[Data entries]

<<<<

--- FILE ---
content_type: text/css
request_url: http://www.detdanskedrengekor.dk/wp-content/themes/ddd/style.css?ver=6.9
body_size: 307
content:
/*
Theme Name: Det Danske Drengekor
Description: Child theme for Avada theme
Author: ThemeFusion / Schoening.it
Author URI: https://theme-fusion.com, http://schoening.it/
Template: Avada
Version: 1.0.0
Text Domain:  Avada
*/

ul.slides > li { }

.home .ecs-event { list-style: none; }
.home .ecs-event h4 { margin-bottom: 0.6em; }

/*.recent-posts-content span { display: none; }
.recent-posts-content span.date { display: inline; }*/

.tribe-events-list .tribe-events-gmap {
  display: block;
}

>>>>
<<<<

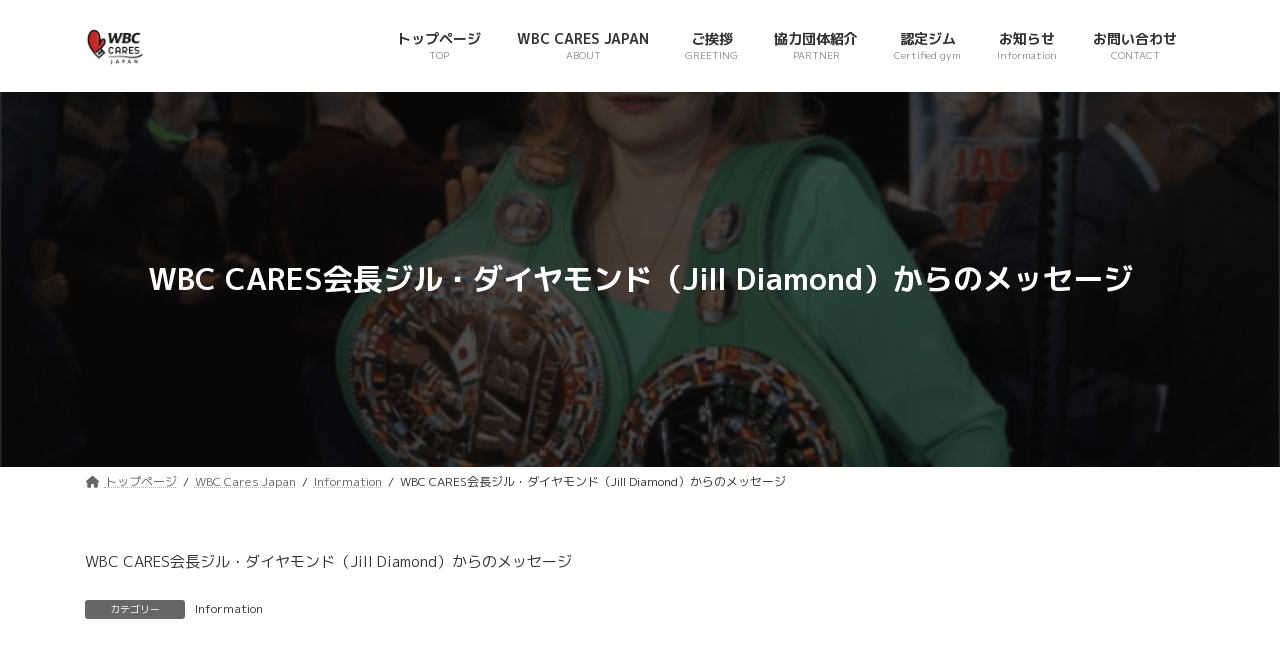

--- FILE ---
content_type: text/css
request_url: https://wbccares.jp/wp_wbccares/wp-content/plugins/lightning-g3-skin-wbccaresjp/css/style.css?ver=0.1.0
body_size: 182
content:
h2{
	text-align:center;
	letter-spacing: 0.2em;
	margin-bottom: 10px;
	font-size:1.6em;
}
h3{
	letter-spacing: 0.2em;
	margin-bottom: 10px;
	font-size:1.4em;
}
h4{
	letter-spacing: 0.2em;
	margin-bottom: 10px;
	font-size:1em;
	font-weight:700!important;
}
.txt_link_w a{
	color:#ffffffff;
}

>>>>

Count the lines in the entries that hold the word "Avada", and give nothing but the total.

■ YOUR SOLUTION
3